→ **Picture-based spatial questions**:

● ● ● ●

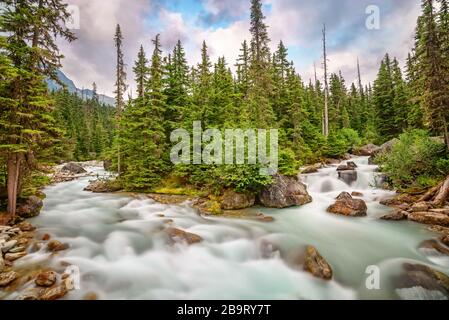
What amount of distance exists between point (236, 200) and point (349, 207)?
19.6ft

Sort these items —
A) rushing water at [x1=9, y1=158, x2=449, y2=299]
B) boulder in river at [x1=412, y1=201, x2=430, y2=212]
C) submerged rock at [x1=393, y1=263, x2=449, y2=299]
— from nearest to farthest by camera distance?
submerged rock at [x1=393, y1=263, x2=449, y2=299], rushing water at [x1=9, y1=158, x2=449, y2=299], boulder in river at [x1=412, y1=201, x2=430, y2=212]

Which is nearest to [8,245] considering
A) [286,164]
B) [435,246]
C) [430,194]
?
[286,164]

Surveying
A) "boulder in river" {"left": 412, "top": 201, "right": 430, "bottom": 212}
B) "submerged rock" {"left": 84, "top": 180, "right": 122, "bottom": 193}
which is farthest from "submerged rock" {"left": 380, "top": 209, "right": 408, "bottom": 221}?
"submerged rock" {"left": 84, "top": 180, "right": 122, "bottom": 193}

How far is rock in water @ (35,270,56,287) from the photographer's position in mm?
5512

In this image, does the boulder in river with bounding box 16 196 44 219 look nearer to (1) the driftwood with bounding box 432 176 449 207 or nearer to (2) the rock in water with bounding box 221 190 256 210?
(2) the rock in water with bounding box 221 190 256 210

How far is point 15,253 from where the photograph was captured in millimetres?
6910

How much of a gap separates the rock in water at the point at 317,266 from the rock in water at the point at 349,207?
233 inches

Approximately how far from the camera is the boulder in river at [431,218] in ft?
31.1

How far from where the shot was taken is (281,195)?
13336 millimetres

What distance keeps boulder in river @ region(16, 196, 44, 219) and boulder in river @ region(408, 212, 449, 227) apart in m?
17.6

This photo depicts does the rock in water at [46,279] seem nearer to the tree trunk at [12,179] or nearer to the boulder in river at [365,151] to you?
the tree trunk at [12,179]

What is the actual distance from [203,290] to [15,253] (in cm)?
589

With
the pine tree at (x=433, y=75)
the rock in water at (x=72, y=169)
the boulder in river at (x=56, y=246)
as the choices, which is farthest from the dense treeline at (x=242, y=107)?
the rock in water at (x=72, y=169)
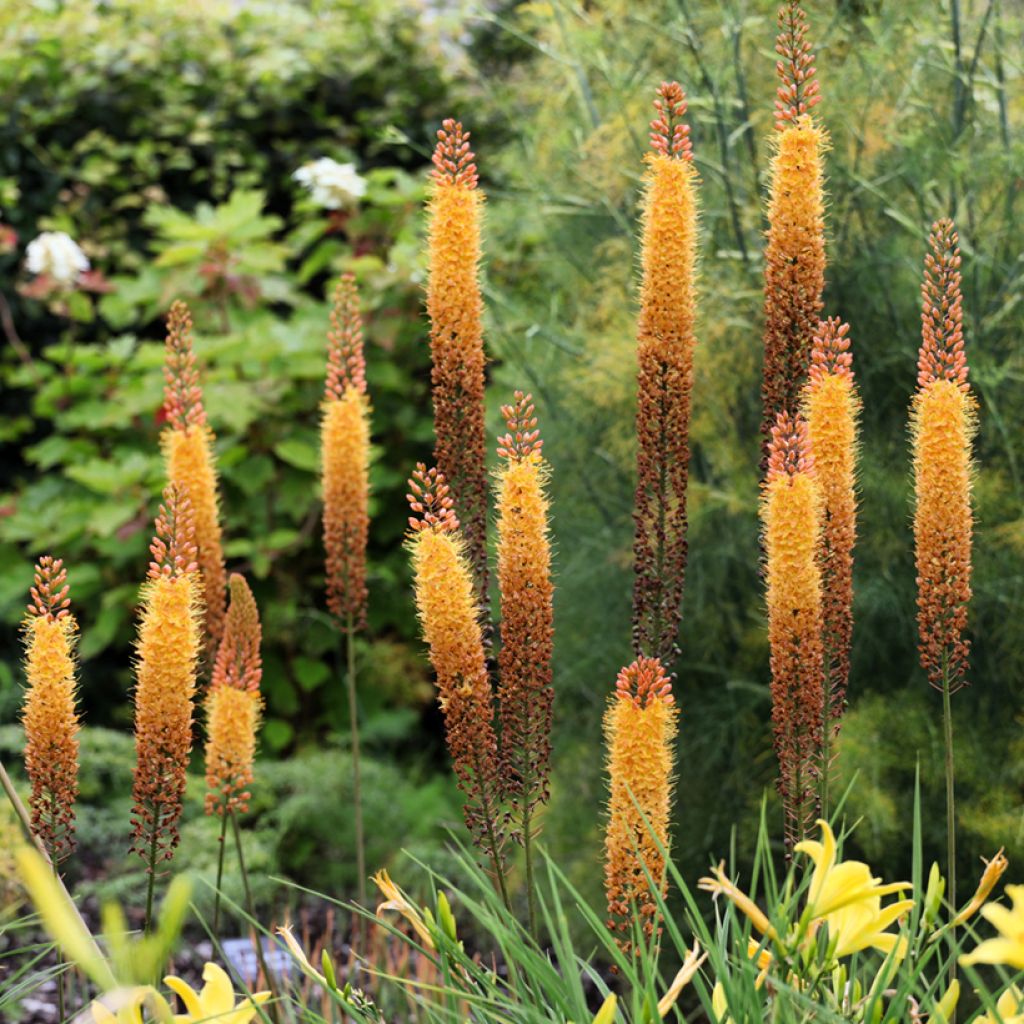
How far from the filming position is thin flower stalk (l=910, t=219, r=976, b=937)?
7.11 feet

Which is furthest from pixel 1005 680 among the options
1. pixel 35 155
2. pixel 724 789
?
pixel 35 155

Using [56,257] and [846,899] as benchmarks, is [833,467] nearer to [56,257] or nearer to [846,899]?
[846,899]

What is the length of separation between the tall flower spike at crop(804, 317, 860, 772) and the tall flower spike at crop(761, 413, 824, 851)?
5 cm

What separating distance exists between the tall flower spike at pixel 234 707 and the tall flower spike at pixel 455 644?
20.6 inches

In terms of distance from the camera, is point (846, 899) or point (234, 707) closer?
point (846, 899)

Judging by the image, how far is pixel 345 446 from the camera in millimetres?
2934

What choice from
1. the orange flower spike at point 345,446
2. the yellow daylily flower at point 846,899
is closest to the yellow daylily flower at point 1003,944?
the yellow daylily flower at point 846,899

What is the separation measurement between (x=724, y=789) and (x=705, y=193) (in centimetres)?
192

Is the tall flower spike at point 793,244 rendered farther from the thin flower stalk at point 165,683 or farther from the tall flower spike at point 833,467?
the thin flower stalk at point 165,683

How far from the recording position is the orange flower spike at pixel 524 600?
2.12m

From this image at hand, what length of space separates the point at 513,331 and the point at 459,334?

● ● ● ●

Edit the records above, replacing every "tall flower spike" with "tall flower stem" and leaving everything else unchanged. Omit the pictures from your answer.

→ **COMPLETE ANSWER**:
What amount of distance exists between point (236, 200) and point (349, 207)?
19.6ft

Sort these items —
A) rushing water at [x1=9, y1=158, x2=449, y2=299]
B) boulder in river at [x1=412, y1=201, x2=430, y2=212]
C) submerged rock at [x1=393, y1=263, x2=449, y2=299]
— from nearest to farthest by camera distance?
submerged rock at [x1=393, y1=263, x2=449, y2=299], rushing water at [x1=9, y1=158, x2=449, y2=299], boulder in river at [x1=412, y1=201, x2=430, y2=212]

Which is nearest to [8,245] considering
A) [286,164]
B) [435,246]
C) [430,194]
?
[286,164]

Surveying
A) "boulder in river" {"left": 412, "top": 201, "right": 430, "bottom": 212}
B) "submerged rock" {"left": 84, "top": 180, "right": 122, "bottom": 193}
which is farthest from "submerged rock" {"left": 380, "top": 209, "right": 408, "bottom": 221}?
"submerged rock" {"left": 84, "top": 180, "right": 122, "bottom": 193}

How far is rock in water @ (35,270,56,287) from the photographer's position in mm?
5512

In this image, does the boulder in river with bounding box 16 196 44 219 look nearer to (1) the driftwood with bounding box 432 176 449 207 or nearer to (2) the rock in water with bounding box 221 190 256 210?
(2) the rock in water with bounding box 221 190 256 210

How far is point 15,253 from where the photograph was captured in millimetres?
6910

How much of a gap separates the rock in water at the point at 317,266 from the rock in water at the point at 349,207?
233 inches

Approximately how far from the camera is the boulder in river at [431,218] in ft?
31.1

How far from where the shot was taken is (281,195)?
13336 millimetres

What distance keeps boulder in river @ region(16, 196, 44, 219) and boulder in river @ region(408, 212, 449, 227) apart in m?
17.6

This photo depicts does the rock in water at [46,279] seem nearer to the tree trunk at [12,179] or nearer to the boulder in river at [365,151] to you?
the tree trunk at [12,179]

What is the actual distance from [203,290] to [15,253] (in cm)?
589

With
the pine tree at (x=433, y=75)
the rock in water at (x=72, y=169)
the boulder in river at (x=56, y=246)
as the choices, which is farthest from the dense treeline at (x=242, y=107)?
the rock in water at (x=72, y=169)
How far from the filming position is thin flower stalk (l=910, t=219, r=976, b=937)?
7.11 feet

Which is furthest from pixel 1005 680 among the options
1. pixel 35 155
2. pixel 724 789
?
pixel 35 155

Using [56,257] and [846,899] as benchmarks, is [833,467] nearer to [56,257] or nearer to [846,899]?
[846,899]

What is the length of separation between the tall flower stem at crop(804, 317, 860, 772) and the tall flower stem at crop(761, 413, 824, 851)?
5 cm

What separating distance exists between the tall flower stem at pixel 234 707 and the tall flower stem at pixel 455 644?
20.6 inches

In terms of distance from the camera, is point (846, 899) or point (234, 707) closer?
point (846, 899)

Judging by the image, how far is pixel 345 446 from the camera in millimetres?
2934

What choice from
1. the orange flower spike at point 345,446
2. the yellow daylily flower at point 846,899
is closest to the yellow daylily flower at point 1003,944?
the yellow daylily flower at point 846,899

What is the separation measurement between (x=724, y=789) and (x=705, y=193) (in centimetres)?
192

Is the tall flower stem at point 793,244 rendered farther from the thin flower stalk at point 165,683 or farther from the tall flower stem at point 833,467?
the thin flower stalk at point 165,683

How far from the recording position is the orange flower spike at pixel 524 600?
2.12m

From this image at hand, what length of space separates the point at 513,331 and the point at 459,334?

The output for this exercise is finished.